◆ **Text**

• Organisation

Blind, Deaf and Dumb Institution

Details

The Blind, Deaf and Dumb Institution, run by the Society for the Blind, Deaf and Dumb, opened in North Hobart in 1898. It provided an education and industrial training to adults and children with hearing and sight disabilities. There was accommodation for the country children who attended the school on the site. The Institution closed in 1997.

The Institution had a welfare section, a school which opened in 1901, and a small factory. The school had two sections, one for children who were blind and the other for those who were deaf. Their education reflected the Institution’s belief in the dignity of manual work and the importance of developing the mind.

Children who were blind learned knitting, net making, simple fancy work, the piano, history, geography, scripture, Braille, and Moon Type, a system of raised curves, angles, and lines, which was supposed to be easier to learn than Braille. By the 1920s, the curriculum had expanded to include other handcrafts such as bead work or making papier maché. The children also learned to swim. A group known as the Braille Writers developed a Braille library that children and adults could use.

◆ **Parts of the exercise**
1 - According to the text on the Blind, Deaf and Dumb Institution, in what year did the Institution's school open?
2 - Write out the passage of the text on the Blind, Deaf and Dumb Institution from "Children who were blind learned" up to and including "adults could use.".
Use only the text on the Blind, Deaf and Dumb Institution to answer.

[Stored data entries, as lines]
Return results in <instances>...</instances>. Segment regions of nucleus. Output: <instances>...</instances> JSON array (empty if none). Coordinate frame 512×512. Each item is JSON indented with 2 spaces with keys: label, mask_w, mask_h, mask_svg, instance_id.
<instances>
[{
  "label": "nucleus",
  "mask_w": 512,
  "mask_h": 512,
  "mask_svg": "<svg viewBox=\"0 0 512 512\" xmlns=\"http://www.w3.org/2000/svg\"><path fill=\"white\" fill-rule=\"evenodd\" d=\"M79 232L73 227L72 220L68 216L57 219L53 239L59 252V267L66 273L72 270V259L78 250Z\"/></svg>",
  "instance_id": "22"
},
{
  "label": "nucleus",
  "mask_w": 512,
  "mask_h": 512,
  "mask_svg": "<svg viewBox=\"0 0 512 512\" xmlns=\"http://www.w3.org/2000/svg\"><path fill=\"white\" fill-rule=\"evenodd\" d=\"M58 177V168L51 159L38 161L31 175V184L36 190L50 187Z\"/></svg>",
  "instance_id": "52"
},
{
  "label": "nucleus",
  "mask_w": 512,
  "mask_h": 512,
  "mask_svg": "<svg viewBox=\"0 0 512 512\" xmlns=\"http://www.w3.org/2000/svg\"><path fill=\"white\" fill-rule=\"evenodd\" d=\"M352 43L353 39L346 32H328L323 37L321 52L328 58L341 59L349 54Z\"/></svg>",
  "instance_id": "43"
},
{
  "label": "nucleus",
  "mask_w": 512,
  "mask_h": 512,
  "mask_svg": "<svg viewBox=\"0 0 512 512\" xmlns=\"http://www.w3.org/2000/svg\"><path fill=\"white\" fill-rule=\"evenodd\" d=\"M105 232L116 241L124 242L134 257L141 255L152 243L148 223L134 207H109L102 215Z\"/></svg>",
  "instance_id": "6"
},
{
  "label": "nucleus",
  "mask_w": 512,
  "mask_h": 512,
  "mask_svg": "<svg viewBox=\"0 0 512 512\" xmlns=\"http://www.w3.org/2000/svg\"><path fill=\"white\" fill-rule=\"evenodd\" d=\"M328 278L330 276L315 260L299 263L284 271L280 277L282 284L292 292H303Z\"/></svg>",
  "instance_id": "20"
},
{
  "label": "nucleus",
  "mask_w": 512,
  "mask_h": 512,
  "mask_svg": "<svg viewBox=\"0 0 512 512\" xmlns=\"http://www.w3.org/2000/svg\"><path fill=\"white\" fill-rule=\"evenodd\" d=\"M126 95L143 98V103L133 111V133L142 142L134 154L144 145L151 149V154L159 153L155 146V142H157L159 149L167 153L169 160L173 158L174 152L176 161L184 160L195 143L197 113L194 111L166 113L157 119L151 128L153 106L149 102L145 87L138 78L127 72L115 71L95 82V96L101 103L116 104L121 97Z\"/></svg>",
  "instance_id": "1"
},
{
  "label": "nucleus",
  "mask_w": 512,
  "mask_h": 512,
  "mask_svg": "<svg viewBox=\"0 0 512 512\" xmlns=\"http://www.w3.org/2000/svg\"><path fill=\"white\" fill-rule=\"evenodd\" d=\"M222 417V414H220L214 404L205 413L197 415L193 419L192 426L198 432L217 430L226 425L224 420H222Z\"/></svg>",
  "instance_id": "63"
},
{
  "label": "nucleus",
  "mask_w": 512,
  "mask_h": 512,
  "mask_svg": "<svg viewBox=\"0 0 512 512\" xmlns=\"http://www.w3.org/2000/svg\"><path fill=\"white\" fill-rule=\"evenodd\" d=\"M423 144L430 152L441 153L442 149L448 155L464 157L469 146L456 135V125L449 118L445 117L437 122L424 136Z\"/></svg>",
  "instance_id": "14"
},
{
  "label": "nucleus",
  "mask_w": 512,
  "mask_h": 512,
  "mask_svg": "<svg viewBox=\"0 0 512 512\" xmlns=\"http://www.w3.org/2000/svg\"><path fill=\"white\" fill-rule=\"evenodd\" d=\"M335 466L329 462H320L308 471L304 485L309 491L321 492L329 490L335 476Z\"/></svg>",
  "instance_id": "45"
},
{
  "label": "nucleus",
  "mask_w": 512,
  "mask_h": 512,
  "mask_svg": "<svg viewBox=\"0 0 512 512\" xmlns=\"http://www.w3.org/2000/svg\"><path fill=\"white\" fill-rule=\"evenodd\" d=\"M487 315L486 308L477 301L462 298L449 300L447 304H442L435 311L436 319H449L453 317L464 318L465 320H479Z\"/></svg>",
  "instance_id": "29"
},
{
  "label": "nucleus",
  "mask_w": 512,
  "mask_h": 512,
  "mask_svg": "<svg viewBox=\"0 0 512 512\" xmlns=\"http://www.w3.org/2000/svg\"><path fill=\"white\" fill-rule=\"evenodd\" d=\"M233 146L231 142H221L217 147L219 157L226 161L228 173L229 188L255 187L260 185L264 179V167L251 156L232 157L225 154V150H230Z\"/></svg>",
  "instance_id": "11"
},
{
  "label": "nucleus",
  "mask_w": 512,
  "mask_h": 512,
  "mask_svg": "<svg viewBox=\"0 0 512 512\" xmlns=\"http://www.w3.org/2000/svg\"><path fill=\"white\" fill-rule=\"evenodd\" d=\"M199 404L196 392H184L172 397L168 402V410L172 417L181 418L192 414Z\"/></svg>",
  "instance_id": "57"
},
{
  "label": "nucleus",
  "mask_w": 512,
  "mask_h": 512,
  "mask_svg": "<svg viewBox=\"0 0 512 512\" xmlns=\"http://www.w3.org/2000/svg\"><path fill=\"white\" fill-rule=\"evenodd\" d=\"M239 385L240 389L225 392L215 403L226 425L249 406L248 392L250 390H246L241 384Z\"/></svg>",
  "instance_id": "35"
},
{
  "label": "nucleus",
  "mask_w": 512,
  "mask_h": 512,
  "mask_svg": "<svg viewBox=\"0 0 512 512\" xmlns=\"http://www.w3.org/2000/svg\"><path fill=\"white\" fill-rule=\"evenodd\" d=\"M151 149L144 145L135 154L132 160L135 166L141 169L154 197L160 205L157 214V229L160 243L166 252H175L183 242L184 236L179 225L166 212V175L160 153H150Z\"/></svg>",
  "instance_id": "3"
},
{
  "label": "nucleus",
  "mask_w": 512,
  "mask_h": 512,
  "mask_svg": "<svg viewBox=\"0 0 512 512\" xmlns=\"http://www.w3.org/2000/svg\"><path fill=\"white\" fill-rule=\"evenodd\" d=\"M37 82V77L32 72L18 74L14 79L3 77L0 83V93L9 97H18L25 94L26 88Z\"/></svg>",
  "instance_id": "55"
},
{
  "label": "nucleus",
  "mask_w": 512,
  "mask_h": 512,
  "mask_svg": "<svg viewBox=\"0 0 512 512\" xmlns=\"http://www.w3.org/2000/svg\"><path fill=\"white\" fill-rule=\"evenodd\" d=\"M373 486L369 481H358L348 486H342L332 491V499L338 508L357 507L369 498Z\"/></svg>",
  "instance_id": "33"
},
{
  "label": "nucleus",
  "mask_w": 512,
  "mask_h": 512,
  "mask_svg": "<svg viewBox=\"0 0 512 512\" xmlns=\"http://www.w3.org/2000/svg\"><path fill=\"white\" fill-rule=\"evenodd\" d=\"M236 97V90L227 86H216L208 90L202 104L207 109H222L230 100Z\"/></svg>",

◆ **Exercise solutions**
1 - 1901

2 -
Children who were blind learned knitting, net making, simple fancy work, the piano, history, geography, scripture, Braille, and Moon Type, a system of raised curves, angles, and lines, which was supposed to be easier to learn than Braille. By the 1920s, the curriculum had expanded to include other handcrafts such as bead work or making papier maché. The children also learned to swim. A group known as the Braille Writers developed a Braille library that children and adults could use.